▸ SHORT PROBLEM: Can you format the entries below as a JSON list of strings, one string per line with blank lines left out, starting at the first line and ending at the line that contains "149L73 142L69 138H58L43"?

══ GIVEN ENTRIES

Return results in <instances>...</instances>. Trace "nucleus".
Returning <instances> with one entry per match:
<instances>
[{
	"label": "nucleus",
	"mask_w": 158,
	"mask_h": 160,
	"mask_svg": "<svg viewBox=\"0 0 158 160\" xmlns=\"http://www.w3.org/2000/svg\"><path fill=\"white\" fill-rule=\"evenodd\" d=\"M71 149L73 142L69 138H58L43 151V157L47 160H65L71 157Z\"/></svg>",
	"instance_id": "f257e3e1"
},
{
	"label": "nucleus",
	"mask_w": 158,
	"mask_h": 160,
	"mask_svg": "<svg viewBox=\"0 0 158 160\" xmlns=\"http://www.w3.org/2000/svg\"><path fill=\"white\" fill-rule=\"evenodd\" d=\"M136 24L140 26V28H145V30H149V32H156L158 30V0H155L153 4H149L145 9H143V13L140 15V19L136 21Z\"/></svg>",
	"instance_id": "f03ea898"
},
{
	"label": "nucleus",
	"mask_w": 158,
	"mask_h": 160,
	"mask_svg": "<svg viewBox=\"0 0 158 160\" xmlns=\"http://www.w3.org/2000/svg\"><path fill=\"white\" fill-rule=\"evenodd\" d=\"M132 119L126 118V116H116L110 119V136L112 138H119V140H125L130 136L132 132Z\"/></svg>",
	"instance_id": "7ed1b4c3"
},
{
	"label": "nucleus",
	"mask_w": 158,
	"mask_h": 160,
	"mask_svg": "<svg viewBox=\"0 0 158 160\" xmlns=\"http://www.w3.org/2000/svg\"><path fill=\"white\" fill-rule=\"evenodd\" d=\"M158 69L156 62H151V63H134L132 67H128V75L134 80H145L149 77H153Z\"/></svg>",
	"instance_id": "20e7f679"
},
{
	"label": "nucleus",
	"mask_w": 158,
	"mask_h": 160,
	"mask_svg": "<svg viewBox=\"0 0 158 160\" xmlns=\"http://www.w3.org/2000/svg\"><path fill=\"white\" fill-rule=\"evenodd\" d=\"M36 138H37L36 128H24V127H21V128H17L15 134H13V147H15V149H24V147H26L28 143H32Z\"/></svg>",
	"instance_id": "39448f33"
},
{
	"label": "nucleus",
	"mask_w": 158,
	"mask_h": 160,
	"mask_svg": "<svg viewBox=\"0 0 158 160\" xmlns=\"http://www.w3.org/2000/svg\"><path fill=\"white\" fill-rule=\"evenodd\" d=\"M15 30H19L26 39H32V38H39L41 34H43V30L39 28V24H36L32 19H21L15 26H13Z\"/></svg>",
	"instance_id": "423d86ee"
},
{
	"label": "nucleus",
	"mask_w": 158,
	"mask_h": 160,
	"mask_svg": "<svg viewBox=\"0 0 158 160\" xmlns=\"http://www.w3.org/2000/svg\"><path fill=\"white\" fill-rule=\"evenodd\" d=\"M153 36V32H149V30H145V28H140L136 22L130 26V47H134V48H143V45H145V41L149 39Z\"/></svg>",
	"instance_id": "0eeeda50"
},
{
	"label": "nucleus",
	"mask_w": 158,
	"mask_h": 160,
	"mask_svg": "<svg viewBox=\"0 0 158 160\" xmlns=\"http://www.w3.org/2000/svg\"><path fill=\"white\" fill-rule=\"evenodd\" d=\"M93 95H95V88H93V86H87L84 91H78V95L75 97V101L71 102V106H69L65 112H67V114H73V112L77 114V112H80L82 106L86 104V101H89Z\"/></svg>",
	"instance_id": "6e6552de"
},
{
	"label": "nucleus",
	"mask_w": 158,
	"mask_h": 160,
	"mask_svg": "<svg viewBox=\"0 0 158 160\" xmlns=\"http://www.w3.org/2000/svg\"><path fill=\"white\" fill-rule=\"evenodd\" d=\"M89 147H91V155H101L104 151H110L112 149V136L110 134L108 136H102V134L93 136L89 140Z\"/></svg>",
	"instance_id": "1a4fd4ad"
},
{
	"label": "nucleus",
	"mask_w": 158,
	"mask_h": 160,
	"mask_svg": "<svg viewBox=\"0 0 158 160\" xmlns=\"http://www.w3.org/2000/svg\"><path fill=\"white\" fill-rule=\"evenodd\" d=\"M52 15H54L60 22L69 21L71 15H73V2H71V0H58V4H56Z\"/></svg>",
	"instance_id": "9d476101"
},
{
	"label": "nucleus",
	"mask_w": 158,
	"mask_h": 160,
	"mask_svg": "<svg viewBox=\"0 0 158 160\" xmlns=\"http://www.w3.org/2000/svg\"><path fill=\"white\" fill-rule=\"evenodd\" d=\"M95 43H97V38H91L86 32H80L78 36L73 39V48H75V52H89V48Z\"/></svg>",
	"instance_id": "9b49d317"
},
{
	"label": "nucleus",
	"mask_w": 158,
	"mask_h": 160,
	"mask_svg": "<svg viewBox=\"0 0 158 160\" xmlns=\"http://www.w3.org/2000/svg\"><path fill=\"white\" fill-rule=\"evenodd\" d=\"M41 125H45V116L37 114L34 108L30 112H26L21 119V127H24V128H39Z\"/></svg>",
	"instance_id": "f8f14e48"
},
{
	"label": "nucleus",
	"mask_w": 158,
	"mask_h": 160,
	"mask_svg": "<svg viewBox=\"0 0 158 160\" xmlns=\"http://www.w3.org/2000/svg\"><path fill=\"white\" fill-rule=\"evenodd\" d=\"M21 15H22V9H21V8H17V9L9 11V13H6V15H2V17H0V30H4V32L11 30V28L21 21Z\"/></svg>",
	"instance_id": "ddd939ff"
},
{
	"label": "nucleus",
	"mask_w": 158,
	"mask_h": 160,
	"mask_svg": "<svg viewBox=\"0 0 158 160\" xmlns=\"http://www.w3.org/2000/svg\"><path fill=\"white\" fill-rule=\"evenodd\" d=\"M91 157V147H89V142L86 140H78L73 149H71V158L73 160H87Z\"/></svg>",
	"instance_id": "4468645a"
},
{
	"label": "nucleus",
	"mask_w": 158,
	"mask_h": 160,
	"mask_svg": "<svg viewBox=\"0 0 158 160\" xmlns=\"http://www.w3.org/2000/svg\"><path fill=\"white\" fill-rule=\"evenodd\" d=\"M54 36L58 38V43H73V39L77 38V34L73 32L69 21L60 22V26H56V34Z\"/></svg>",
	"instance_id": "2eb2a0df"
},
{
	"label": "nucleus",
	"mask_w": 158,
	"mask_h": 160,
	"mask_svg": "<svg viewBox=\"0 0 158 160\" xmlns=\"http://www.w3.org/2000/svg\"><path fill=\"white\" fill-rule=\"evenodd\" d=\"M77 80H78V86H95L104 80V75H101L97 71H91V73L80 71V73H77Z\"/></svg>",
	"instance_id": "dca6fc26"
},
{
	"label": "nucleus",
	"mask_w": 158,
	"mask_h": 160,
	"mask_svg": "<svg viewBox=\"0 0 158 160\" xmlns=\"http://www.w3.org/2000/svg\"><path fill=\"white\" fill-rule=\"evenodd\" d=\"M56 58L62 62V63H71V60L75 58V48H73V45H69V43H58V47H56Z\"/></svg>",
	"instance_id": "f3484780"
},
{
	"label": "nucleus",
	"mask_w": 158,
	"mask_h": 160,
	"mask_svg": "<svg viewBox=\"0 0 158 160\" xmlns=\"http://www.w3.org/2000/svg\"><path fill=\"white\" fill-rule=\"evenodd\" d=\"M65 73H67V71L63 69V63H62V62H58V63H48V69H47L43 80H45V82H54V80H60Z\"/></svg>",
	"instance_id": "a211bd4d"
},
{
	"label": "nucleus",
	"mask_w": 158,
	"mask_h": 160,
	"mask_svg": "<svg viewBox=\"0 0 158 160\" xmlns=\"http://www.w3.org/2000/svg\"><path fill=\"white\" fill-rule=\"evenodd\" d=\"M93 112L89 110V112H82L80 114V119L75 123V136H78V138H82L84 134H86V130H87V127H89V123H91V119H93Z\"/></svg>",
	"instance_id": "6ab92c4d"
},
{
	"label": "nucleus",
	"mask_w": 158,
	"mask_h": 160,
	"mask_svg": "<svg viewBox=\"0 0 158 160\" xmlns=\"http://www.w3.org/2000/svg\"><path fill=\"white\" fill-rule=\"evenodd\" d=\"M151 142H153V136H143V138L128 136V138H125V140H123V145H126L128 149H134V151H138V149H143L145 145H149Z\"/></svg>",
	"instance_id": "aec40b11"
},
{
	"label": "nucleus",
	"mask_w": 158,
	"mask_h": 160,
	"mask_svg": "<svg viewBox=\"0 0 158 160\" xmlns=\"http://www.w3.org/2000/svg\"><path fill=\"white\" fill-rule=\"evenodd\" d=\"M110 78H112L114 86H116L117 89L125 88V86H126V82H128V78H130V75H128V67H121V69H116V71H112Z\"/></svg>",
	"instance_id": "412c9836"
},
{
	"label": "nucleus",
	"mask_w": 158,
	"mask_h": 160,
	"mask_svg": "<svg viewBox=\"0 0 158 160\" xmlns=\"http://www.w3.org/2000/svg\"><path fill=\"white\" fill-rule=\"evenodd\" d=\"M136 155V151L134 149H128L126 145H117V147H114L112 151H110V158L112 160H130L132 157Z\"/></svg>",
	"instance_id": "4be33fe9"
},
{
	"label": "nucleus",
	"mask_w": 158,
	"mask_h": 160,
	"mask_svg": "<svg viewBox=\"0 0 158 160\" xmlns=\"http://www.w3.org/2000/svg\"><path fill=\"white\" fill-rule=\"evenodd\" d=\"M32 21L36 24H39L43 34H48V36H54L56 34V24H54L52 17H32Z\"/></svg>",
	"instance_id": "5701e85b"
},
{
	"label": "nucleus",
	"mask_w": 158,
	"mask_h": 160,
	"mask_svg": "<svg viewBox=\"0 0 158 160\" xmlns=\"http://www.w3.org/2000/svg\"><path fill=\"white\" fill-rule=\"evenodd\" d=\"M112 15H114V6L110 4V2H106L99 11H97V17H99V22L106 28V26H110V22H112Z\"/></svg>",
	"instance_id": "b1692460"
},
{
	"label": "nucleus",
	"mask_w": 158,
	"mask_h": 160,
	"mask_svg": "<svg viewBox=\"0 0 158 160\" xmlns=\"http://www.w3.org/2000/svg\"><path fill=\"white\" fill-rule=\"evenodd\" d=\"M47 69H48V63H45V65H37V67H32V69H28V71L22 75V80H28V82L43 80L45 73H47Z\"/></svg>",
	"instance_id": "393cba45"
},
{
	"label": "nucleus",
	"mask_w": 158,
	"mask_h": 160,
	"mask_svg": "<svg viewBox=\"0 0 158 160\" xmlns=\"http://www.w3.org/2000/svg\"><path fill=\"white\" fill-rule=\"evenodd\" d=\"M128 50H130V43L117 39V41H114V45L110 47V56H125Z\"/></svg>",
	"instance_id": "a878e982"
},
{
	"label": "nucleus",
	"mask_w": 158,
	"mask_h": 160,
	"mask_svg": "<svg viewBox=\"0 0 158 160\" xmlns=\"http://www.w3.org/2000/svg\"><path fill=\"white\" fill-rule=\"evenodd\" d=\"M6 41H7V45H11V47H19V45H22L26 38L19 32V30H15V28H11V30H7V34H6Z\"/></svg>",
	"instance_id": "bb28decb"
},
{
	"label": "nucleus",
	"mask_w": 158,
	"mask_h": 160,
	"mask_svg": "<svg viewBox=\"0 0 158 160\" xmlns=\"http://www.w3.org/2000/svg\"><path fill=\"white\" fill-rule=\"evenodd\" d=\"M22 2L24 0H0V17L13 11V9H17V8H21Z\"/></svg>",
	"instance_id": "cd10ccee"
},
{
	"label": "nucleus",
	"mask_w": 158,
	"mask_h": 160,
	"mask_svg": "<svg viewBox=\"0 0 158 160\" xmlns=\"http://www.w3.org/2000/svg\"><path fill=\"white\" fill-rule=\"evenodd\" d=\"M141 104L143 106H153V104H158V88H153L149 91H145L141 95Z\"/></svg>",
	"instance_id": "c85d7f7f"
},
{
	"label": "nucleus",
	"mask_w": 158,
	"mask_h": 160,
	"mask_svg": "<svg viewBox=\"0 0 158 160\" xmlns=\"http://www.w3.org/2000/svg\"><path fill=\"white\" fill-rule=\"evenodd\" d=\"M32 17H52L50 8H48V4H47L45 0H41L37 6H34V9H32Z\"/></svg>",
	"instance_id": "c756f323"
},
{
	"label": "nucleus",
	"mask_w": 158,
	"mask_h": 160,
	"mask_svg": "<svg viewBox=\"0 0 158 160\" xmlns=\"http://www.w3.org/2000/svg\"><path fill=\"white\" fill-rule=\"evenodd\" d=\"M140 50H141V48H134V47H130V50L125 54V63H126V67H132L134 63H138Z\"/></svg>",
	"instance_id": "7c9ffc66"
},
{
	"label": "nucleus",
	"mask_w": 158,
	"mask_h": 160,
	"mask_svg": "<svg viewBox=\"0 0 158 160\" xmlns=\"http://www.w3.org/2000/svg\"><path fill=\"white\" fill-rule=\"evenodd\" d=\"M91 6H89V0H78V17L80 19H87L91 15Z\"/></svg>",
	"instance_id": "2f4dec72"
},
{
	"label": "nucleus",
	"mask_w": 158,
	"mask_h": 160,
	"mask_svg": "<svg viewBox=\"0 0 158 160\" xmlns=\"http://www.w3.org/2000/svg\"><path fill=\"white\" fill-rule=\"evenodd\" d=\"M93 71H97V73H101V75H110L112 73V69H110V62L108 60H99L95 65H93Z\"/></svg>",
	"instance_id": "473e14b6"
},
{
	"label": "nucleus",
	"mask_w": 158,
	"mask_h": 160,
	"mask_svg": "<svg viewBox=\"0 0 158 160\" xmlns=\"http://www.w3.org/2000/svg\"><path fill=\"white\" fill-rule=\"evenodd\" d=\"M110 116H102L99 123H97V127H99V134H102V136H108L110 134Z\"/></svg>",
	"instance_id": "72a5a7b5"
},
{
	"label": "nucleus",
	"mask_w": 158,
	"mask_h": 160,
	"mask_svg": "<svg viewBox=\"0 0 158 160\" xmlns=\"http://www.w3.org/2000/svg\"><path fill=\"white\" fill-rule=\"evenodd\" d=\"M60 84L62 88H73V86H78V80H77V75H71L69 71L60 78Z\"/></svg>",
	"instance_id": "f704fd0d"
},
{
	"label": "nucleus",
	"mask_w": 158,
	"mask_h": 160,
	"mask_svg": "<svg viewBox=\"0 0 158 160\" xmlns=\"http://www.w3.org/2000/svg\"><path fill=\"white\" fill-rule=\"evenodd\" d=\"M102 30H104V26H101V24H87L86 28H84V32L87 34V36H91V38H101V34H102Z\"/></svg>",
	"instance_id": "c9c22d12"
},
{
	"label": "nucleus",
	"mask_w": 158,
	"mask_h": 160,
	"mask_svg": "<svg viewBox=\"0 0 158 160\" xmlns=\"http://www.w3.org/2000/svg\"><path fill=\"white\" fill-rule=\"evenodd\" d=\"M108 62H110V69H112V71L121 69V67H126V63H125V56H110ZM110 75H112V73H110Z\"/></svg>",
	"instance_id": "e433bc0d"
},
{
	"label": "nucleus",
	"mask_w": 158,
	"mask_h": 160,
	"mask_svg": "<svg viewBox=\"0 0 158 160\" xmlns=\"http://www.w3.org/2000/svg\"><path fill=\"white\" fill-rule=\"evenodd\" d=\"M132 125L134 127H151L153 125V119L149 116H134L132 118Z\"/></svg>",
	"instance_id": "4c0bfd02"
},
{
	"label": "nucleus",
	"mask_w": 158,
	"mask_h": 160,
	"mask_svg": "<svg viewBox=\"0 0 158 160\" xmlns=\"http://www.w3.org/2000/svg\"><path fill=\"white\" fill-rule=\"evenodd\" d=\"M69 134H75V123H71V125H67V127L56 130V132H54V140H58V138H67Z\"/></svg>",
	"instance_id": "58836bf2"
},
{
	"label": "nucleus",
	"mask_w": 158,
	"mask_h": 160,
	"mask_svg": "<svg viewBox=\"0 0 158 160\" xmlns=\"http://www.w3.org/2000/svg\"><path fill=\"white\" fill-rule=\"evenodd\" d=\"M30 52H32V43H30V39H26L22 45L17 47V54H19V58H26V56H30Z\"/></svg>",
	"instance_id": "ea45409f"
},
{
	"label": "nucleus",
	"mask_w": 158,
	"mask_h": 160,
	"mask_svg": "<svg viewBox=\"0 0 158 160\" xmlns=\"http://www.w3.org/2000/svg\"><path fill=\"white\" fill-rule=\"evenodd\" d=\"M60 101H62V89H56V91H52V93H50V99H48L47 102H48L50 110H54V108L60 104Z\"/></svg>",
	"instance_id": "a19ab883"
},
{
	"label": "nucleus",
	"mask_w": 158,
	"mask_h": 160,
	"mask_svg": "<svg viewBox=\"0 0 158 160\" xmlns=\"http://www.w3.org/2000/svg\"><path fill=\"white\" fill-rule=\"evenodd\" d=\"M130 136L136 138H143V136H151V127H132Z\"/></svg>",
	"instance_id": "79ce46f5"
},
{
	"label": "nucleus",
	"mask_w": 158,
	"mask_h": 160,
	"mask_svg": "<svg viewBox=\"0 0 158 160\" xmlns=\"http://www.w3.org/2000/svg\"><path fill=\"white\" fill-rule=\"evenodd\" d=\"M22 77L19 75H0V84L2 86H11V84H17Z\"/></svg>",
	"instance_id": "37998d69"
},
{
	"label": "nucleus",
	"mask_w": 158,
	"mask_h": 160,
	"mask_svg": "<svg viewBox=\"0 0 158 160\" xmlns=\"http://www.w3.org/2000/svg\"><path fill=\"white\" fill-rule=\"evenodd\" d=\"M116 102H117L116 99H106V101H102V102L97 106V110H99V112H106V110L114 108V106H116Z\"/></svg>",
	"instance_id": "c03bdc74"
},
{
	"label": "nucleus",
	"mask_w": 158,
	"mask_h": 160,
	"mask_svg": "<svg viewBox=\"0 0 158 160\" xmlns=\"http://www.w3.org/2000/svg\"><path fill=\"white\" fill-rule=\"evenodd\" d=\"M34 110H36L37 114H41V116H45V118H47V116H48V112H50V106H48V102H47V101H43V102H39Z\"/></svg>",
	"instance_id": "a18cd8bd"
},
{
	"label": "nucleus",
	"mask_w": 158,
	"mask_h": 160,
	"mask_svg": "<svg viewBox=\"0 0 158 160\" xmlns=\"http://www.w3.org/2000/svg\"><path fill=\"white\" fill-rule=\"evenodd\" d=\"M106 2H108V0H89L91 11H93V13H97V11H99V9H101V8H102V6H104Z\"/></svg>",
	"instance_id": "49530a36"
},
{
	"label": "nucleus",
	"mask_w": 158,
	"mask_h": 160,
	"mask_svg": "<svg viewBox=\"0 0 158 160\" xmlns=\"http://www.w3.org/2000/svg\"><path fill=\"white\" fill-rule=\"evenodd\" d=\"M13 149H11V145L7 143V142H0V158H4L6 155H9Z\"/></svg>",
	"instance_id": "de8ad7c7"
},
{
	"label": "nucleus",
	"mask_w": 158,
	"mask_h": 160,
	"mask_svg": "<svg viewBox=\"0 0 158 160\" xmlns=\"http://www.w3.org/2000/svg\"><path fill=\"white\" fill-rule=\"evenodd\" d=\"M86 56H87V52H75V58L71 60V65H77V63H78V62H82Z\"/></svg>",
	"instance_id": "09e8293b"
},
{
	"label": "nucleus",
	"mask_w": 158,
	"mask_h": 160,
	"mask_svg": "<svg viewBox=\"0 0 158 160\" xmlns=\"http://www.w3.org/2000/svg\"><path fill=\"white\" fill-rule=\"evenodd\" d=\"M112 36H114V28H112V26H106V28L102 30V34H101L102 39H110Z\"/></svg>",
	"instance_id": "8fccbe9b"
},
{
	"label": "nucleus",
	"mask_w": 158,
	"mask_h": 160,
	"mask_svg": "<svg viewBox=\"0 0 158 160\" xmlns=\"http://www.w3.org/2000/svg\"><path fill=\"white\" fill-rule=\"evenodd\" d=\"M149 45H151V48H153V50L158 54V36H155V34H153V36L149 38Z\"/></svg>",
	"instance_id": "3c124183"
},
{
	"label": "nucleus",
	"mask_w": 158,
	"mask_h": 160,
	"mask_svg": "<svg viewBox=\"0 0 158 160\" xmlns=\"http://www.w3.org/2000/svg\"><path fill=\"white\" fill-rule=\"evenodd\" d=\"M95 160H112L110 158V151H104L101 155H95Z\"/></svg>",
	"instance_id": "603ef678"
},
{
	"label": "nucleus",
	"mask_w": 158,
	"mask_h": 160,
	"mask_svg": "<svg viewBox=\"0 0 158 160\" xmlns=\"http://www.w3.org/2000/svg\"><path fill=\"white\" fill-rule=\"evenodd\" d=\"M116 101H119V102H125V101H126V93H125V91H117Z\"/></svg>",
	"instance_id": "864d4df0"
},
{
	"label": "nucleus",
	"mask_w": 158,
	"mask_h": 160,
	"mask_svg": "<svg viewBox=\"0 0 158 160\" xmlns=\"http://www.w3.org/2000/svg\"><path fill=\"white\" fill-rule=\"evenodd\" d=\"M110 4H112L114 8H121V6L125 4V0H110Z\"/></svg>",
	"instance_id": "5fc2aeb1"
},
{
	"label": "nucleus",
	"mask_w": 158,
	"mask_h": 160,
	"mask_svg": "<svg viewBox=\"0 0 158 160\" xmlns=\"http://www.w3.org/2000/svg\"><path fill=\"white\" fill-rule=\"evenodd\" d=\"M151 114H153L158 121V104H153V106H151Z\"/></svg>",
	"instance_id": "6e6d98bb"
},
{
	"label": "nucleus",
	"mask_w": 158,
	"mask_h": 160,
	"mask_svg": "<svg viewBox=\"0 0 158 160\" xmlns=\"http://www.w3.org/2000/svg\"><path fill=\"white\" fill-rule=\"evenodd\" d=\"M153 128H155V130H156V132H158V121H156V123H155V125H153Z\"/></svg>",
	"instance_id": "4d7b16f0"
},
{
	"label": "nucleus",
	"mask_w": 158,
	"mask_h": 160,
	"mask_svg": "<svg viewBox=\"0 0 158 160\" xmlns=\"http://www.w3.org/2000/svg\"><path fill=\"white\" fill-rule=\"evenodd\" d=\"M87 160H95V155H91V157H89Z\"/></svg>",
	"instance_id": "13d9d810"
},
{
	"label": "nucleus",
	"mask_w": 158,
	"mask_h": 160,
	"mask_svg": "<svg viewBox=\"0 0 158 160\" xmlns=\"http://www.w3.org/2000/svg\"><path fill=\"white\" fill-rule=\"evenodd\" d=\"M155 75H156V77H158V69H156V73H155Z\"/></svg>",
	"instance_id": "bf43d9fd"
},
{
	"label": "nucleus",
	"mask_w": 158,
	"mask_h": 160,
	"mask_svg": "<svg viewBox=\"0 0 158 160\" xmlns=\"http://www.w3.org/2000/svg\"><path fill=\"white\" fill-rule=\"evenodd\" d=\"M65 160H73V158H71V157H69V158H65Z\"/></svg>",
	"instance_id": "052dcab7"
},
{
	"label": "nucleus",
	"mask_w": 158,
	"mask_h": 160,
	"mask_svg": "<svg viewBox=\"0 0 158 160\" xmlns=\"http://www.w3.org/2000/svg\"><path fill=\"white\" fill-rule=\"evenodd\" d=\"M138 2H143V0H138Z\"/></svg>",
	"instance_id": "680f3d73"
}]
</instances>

════

▸ COMPLETED TASK:
[
  "Return results in <instances>...</instances>. Trace \"nucleus\".",
  "Returning <instances> with one entry per match:",
  "<instances>",
  "[{",
  "\t\"label\": \"nucleus\",",
  "\t\"mask_w\": 158,",
  "\t\"mask_h\": 160,",
  "\t\"mask_svg\": \"<svg viewBox=\\\"0 0 158 160\\\" xmlns=\\\"http://www.w3.org/2000/svg\\\"><path fill=\\\"white\\\" fill-rule=\\\"evenodd\\\" d=\\\"M71 149L73 142L69 138H58L43 151V157L47 160H65L71 157Z\\\"/></svg>\","
]